La Virgen permanece firme al pie de la cruz de su Hijo, a la espera de la realización de la promesa divina. Después de Pentecostés, la Madre de Jesús sostiene la esperanza de la Iglesia, amenazada por las persecuciones. Ella es, por consiguiente, para la comunidad de los creyentes y para cada uno de los cristianos la Madre de la esperanza, que estimula y guía a sus hijos a la espera del Reino, sosteniéndolos en las pruebas diarias y en medio de las vicisitudes, algunas trágicas, de la historia.

En María, por último, la Iglesia reconoce el modelo de su caridad. Contemplando la situación de la primera comunidad cristiana, descubrimos que la unanimidad de los corazones, que se manifestó en la espera de Pentecostés, está asociada a la presencia de la Virgen santísima (cf. Hch 1, 14). Precisamente gracias a la caridad irradiante de María es posible conservar en todo tiempo dentro de la Iglesia la concordia y el amor fraterno.
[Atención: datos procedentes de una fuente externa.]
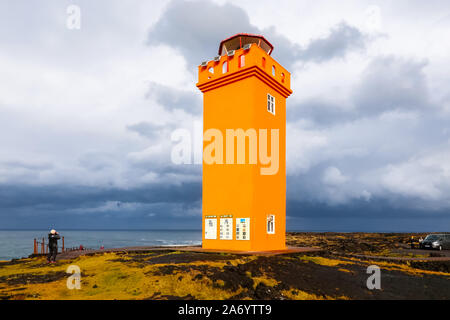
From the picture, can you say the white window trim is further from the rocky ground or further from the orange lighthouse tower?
the rocky ground

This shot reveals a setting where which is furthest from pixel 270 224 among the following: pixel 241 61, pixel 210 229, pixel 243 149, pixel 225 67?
pixel 225 67

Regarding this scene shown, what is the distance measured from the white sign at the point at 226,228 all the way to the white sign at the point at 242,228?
0.51 metres

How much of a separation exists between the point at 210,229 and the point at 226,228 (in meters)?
1.40

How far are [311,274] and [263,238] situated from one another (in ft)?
21.1

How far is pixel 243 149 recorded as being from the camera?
65.4 ft

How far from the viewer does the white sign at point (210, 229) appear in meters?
20.8

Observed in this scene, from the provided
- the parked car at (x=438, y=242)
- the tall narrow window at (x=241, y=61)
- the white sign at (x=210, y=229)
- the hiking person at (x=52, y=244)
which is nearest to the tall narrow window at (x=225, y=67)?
the tall narrow window at (x=241, y=61)

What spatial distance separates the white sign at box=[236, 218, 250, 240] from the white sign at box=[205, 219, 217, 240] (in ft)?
6.09

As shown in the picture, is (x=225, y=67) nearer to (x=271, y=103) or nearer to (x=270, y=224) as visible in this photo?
(x=271, y=103)
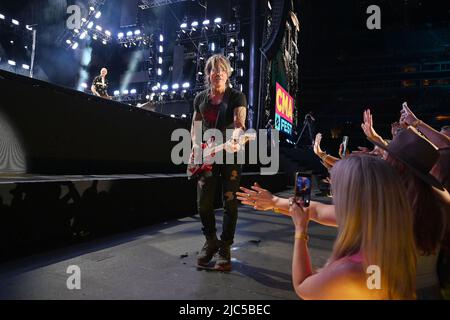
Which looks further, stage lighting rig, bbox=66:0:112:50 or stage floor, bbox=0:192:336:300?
stage lighting rig, bbox=66:0:112:50

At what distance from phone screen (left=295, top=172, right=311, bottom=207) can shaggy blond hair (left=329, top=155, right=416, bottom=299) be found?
18 cm

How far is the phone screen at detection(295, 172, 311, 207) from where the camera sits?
130cm

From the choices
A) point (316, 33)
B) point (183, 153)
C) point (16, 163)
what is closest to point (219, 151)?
point (16, 163)

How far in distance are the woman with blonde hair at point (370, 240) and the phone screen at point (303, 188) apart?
0.16 meters

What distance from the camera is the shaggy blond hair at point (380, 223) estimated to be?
1044 mm

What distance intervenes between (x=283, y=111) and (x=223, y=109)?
44.5ft

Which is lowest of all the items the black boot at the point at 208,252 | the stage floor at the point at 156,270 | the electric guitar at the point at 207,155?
the stage floor at the point at 156,270
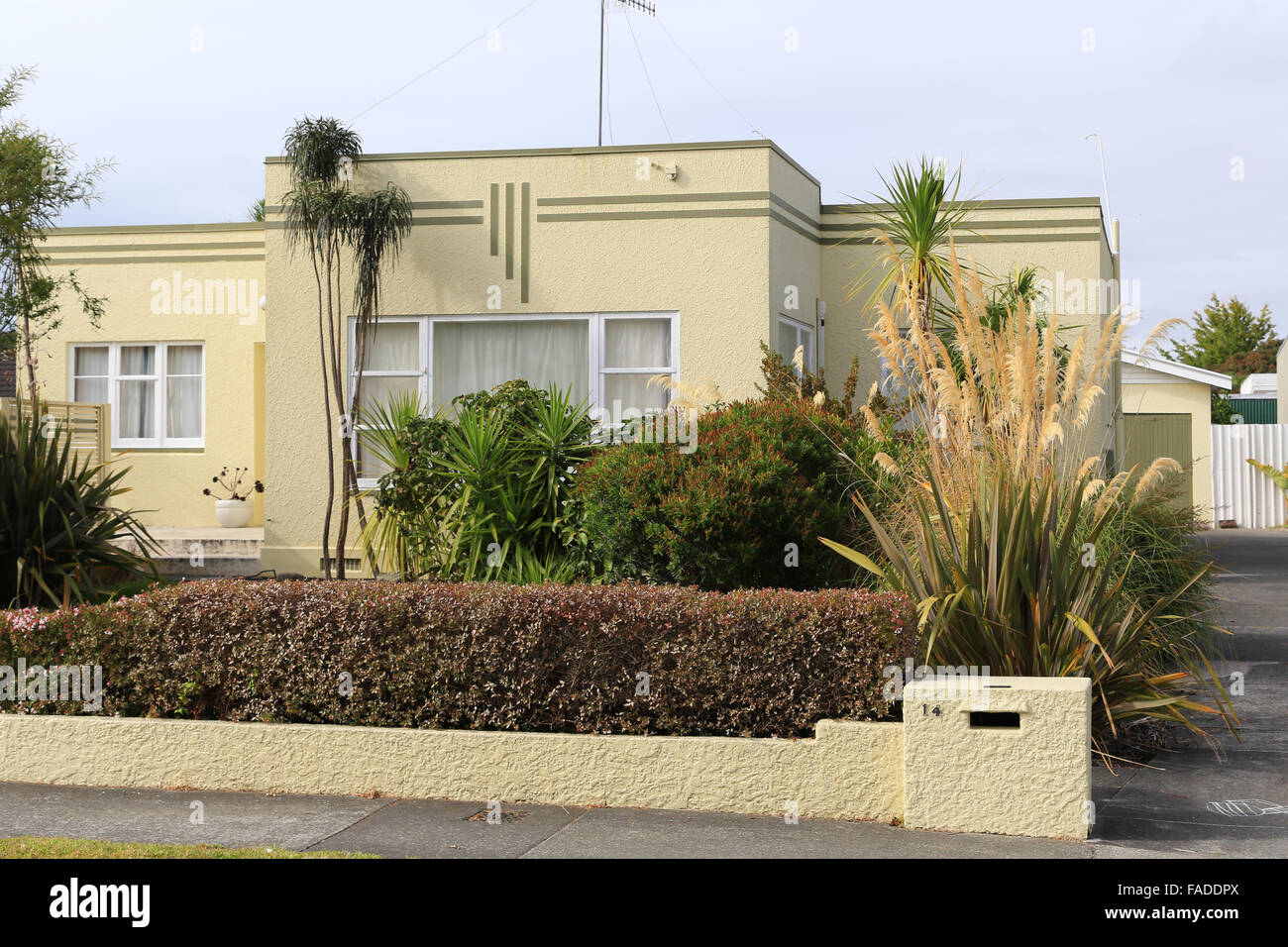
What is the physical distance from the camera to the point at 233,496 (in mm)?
16875

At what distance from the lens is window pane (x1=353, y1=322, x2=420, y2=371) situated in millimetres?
13203

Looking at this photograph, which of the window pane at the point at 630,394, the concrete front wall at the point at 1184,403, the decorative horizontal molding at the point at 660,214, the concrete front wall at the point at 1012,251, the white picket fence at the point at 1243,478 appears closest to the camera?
the decorative horizontal molding at the point at 660,214

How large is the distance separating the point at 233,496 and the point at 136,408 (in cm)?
203

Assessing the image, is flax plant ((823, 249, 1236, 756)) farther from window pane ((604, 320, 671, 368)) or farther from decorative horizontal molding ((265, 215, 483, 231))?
decorative horizontal molding ((265, 215, 483, 231))

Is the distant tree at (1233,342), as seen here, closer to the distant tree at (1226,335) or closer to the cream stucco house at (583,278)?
the distant tree at (1226,335)

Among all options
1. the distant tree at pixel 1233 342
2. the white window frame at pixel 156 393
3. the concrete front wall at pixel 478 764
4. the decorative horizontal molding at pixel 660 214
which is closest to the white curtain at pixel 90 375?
the white window frame at pixel 156 393

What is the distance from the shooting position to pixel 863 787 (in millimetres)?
6254

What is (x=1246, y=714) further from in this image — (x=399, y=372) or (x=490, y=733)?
(x=399, y=372)

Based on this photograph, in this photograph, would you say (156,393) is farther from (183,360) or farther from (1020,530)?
(1020,530)

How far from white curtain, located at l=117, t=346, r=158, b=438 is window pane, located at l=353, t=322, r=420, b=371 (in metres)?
5.73

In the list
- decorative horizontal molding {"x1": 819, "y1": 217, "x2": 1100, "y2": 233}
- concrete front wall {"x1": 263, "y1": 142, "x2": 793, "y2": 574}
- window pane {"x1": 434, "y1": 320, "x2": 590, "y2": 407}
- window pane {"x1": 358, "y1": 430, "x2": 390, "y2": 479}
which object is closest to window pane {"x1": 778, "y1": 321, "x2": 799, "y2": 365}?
concrete front wall {"x1": 263, "y1": 142, "x2": 793, "y2": 574}

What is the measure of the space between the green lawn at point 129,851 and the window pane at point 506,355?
763cm

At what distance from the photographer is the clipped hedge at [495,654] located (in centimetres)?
658

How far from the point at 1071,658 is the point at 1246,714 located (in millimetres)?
2223
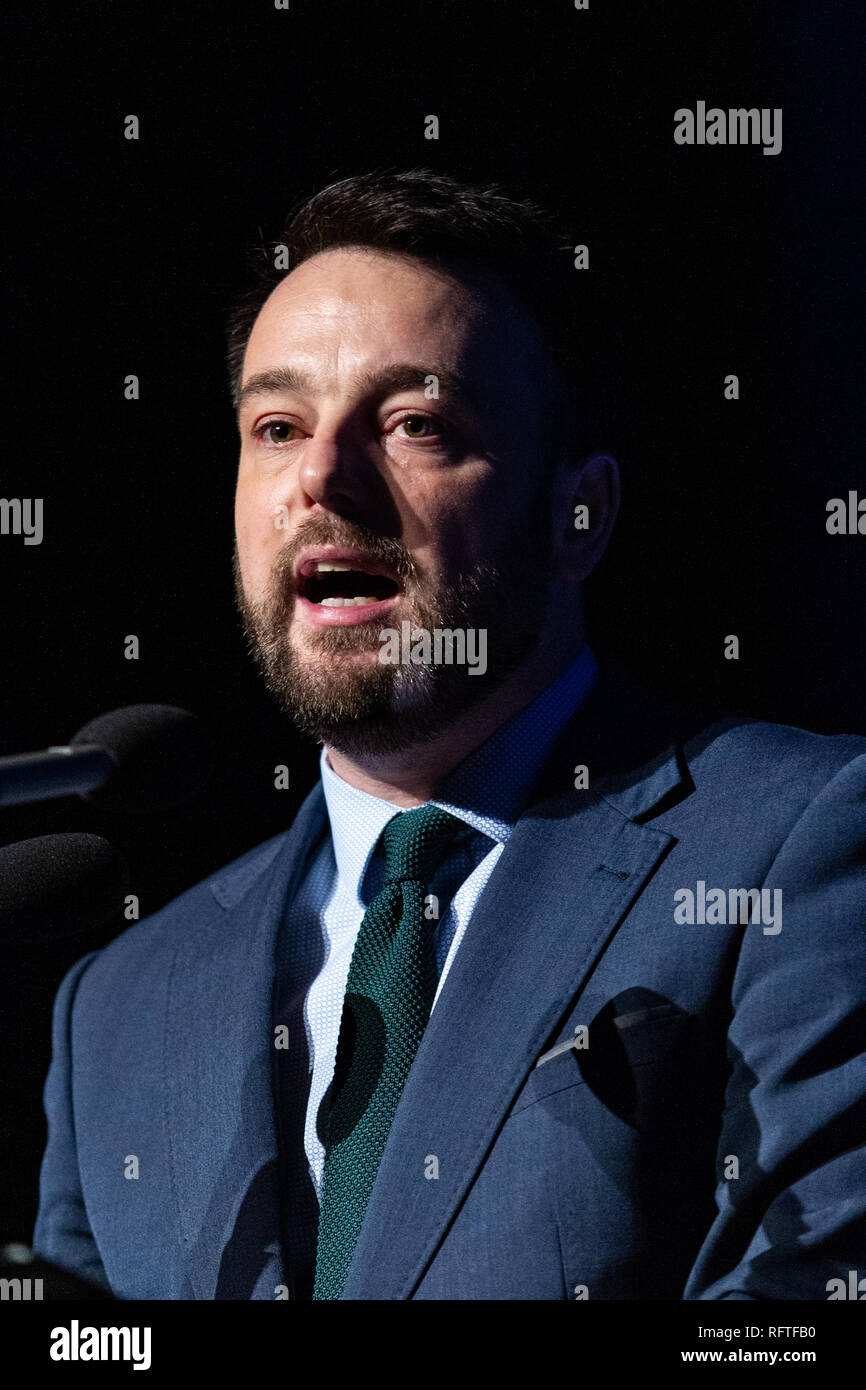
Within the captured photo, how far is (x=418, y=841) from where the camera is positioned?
1.89 meters

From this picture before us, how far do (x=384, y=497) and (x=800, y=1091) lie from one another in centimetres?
93

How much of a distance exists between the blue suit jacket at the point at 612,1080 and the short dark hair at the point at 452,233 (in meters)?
0.62

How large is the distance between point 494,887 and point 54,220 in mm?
1435

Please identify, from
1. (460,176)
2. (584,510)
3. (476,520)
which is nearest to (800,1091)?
(476,520)

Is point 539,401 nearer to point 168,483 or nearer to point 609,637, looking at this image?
point 609,637

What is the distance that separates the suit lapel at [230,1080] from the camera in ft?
5.69

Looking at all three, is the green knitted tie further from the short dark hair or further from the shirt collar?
the short dark hair

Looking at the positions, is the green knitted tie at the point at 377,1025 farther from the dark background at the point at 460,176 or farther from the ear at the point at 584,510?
the dark background at the point at 460,176

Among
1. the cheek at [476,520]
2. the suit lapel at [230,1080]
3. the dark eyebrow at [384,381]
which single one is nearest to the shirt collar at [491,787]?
the suit lapel at [230,1080]

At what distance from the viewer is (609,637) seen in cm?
253

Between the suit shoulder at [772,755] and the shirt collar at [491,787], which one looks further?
the shirt collar at [491,787]
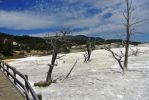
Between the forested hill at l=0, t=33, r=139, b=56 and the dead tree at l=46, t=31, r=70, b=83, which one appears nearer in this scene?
the dead tree at l=46, t=31, r=70, b=83

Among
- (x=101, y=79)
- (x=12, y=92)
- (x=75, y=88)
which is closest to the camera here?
(x=12, y=92)

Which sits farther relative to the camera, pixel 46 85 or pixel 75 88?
pixel 46 85

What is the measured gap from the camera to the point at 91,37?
45406mm

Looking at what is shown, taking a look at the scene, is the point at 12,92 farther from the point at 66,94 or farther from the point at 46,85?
the point at 46,85

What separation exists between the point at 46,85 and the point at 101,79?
442 centimetres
4. El Concilio subraya expresamente el papel ejemplar que desempeña María con respecto a la Iglesia en su misión apostólica, con las siguientes palabras: «En su acción apostólica, la Iglesia con razón mira hacia aquella que engendró a Cristo, concebido del Espíritu Santo y nacido de la Virgen, para que por medio de la Iglesia nazca y crezca también en el corazón de los creyentes. La Virgen fue en su vida ejemplo de aquel amor de madre que debe animar a todos los que colaboran en la misión apostólica de la Iglesia para engendrar a los hombres a una vida nueva» (Lumen gentium, 65).

Después de cooperar en la obra de la salvación con su maternidad, con su asociación al sacrificio de Cristo y con su ayuda materna a la Iglesia que nacía, María sigue sosteniendo a la comunidad cristiana y a todos los creyentes en su generoso compromiso de anunciar el Evangelio.